Ogham stone, An Tseanchluain, Co. Cork
Co. Cork |
Stone Monuments
At An Tseanchluain in County Cork, three ogham stones flank a low cairn that marks a penitential station, a site where pilgrims would traditionally perform acts of devotion or penance.
That arrangement alone is unusual enough, but tradition holds that there were once four such stones here, making the present trio a partial survival of something already ancient by the time anyone thought to record it. Ogham is an early medieval script, most commonly carved along the edge of a standing stone as a series of notches and lines, and it was used primarily in Ireland between roughly the fourth and seventh centuries to record personal names, often in memorial inscriptions.

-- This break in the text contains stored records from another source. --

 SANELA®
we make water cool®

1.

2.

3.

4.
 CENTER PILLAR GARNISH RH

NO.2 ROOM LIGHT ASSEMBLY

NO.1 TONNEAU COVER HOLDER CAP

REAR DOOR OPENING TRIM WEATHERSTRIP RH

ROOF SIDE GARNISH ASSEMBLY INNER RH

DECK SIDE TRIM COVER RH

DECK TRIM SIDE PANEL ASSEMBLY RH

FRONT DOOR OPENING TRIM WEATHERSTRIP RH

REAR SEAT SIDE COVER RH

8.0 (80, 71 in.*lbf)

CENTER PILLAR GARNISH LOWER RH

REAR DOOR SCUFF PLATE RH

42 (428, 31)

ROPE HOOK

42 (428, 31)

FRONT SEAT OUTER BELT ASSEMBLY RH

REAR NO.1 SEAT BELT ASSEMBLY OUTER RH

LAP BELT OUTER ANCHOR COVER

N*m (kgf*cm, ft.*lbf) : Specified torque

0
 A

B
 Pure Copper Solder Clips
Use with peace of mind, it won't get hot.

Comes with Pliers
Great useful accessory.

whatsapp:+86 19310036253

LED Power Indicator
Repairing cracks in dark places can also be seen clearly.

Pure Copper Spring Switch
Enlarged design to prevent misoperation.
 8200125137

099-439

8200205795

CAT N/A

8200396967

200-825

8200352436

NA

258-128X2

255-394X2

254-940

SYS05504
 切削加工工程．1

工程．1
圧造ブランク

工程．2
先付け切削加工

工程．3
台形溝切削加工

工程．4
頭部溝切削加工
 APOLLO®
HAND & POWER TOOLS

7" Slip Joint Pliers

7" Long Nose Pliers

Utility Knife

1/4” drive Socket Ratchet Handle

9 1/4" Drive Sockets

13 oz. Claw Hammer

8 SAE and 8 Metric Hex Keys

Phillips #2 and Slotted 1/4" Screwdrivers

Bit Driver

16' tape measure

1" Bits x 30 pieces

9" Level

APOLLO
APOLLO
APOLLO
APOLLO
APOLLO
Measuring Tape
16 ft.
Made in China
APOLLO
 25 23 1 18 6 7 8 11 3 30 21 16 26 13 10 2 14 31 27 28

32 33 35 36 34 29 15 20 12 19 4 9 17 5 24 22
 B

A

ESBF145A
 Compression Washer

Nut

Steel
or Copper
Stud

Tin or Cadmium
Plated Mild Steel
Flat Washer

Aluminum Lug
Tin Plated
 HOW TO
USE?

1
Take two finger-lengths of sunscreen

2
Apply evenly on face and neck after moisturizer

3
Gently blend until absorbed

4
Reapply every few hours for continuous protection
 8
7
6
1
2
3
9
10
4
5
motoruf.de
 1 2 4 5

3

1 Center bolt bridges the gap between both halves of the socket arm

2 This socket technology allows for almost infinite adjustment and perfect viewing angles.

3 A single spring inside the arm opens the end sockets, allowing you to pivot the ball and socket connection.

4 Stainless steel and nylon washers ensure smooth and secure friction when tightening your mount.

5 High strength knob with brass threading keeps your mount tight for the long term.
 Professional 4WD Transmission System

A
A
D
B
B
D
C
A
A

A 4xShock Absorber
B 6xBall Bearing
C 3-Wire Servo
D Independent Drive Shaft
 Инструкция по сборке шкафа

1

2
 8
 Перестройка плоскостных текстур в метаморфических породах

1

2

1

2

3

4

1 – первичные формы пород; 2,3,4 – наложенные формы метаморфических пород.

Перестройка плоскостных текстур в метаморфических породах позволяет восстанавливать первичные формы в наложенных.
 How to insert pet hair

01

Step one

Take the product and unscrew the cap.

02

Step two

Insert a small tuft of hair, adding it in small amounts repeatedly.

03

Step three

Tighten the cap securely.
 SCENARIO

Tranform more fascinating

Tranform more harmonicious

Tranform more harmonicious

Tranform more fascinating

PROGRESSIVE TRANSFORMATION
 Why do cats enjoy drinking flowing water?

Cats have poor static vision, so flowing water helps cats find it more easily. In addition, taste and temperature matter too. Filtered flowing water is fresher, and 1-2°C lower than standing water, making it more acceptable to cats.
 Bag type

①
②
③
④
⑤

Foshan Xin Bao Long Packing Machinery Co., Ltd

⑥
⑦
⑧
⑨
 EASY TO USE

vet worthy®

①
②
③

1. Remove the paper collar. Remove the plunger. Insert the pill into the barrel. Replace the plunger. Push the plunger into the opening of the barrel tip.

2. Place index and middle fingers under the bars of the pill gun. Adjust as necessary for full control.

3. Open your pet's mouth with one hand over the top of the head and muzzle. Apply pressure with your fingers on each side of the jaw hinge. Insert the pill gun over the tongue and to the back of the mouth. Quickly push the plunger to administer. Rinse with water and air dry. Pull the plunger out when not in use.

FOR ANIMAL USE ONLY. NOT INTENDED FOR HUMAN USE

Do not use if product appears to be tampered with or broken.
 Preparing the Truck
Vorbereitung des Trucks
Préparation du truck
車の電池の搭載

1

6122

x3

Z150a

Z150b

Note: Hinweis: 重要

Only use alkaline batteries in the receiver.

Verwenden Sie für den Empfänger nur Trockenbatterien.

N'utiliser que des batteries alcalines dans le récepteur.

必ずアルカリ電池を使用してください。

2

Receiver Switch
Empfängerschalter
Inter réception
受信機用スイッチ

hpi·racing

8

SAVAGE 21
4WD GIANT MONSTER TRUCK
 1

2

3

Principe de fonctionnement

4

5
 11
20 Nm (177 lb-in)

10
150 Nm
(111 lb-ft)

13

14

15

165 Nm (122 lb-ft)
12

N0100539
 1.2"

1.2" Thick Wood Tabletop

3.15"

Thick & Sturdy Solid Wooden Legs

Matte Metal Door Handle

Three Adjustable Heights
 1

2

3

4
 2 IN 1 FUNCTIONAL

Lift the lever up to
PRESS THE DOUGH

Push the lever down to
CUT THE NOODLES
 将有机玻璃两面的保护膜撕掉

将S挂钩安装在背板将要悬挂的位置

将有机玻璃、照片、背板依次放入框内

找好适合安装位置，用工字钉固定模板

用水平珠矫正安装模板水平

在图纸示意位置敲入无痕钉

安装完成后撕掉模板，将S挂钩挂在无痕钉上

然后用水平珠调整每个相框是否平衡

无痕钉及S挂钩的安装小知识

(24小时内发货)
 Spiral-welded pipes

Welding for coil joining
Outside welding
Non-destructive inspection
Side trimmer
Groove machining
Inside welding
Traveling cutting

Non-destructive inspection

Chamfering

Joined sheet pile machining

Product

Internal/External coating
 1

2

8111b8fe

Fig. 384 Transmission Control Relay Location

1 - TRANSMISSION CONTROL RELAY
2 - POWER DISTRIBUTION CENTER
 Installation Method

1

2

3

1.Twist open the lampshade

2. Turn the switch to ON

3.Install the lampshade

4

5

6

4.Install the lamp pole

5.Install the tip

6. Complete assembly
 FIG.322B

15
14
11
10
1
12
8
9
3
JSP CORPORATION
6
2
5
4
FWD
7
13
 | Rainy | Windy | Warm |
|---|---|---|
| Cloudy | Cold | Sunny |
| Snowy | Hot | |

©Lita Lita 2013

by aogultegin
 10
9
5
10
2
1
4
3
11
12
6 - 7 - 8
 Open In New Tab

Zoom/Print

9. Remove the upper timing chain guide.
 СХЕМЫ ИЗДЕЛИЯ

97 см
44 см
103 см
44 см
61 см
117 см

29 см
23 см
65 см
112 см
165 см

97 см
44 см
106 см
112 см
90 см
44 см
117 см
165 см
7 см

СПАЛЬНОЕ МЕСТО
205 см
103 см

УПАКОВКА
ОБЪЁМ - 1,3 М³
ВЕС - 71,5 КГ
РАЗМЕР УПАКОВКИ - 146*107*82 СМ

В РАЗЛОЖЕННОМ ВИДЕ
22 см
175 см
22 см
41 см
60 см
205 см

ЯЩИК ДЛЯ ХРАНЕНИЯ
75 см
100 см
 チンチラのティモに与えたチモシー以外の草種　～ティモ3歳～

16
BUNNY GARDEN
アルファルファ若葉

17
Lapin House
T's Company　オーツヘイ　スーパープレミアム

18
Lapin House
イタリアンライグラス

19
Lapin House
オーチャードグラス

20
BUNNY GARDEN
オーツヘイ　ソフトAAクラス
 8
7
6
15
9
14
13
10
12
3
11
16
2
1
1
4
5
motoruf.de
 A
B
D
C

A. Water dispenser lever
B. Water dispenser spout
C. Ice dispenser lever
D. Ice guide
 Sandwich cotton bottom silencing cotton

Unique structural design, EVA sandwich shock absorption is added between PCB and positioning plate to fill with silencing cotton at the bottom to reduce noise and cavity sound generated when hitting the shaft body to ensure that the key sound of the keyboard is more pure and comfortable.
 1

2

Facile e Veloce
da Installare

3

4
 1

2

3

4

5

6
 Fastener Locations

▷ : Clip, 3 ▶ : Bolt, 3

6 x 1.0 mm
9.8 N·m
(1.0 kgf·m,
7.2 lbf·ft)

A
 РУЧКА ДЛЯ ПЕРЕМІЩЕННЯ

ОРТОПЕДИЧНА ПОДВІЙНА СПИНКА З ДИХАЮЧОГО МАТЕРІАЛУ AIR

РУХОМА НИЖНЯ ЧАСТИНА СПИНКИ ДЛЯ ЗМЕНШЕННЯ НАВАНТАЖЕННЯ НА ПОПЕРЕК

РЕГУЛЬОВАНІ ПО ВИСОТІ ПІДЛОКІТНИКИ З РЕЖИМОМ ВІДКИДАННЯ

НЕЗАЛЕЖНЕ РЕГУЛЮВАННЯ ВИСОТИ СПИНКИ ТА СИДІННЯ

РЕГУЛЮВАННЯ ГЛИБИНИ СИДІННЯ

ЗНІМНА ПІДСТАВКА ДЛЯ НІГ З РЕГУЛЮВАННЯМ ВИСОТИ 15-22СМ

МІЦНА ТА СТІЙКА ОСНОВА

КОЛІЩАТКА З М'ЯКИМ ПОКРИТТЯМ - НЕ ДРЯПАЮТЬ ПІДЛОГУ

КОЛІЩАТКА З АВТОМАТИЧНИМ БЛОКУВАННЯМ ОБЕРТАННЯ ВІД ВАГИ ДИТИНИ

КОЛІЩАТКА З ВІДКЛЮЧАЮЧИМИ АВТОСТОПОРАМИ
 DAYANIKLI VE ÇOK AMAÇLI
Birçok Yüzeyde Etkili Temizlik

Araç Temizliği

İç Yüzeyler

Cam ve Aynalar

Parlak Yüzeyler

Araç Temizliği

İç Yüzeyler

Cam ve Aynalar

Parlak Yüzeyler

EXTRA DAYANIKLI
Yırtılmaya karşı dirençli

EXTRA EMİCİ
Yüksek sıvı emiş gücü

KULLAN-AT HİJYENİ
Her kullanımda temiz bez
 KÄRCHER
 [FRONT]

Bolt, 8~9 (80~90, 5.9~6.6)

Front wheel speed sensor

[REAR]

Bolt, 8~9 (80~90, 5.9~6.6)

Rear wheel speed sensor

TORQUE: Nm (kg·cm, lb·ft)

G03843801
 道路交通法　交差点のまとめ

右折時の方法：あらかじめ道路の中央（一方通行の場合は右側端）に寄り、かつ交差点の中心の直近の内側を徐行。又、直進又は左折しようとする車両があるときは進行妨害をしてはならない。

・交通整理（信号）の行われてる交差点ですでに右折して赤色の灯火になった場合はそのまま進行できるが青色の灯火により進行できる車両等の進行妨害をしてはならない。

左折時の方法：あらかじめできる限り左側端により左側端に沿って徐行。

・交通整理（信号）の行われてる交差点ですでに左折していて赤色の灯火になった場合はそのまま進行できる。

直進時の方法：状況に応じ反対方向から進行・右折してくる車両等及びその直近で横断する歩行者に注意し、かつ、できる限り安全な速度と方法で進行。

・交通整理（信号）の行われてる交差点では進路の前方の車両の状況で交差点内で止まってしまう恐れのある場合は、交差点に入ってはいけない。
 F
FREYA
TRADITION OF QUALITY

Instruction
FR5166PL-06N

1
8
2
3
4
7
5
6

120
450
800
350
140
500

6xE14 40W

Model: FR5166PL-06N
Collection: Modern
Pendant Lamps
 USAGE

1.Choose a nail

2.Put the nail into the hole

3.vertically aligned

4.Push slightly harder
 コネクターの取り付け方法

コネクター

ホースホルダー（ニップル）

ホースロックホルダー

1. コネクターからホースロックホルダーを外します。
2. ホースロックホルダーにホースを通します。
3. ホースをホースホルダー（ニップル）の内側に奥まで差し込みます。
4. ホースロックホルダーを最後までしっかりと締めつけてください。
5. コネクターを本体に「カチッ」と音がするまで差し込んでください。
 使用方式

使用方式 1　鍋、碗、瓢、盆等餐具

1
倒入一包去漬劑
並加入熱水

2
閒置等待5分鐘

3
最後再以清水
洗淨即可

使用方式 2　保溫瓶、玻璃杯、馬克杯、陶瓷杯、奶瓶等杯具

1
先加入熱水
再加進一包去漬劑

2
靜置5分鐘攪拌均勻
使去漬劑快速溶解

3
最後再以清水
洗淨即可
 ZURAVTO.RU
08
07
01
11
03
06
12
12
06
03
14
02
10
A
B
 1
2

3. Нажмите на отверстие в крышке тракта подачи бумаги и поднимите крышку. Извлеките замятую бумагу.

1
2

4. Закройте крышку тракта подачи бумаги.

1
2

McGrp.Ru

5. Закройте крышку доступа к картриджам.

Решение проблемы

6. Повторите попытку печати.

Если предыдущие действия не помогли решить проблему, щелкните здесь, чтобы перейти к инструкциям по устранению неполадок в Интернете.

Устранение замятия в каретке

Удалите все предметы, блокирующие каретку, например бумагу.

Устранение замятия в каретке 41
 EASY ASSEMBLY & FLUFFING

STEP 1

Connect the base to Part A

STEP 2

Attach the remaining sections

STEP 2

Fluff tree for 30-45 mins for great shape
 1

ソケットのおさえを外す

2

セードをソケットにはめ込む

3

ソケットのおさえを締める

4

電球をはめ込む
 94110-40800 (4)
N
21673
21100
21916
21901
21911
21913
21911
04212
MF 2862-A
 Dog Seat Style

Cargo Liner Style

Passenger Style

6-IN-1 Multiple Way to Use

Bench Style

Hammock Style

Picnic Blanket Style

The stone on the east-south-east side of the cairn stands 1.1 metres tall, held upright with packing stones at its base, and measures roughly 25 by 16 centimetres in cross-section. Its inscription runs up one edge and continues down another, a feature that suggests the carver had more to say than a single edge could accommodate. R. A. S. Macalister, who catalogued ogham stones across Ireland in his 1945 corpus, read the inscription as LITUBIRI MAQI QECIA. In ogham, MAQI is the genitive form of a word meaning son, so the formula translates broadly as something like Litubiri, son of Qecia, a naming pattern typical of early Irish memorial stones. M. J. O'Kelly, revisiting the site in 1952, confirmed the opening name Litubiri but noted that the remainder of the inscription had become difficult to make out, the later characters worn or obscured beyond easy reading.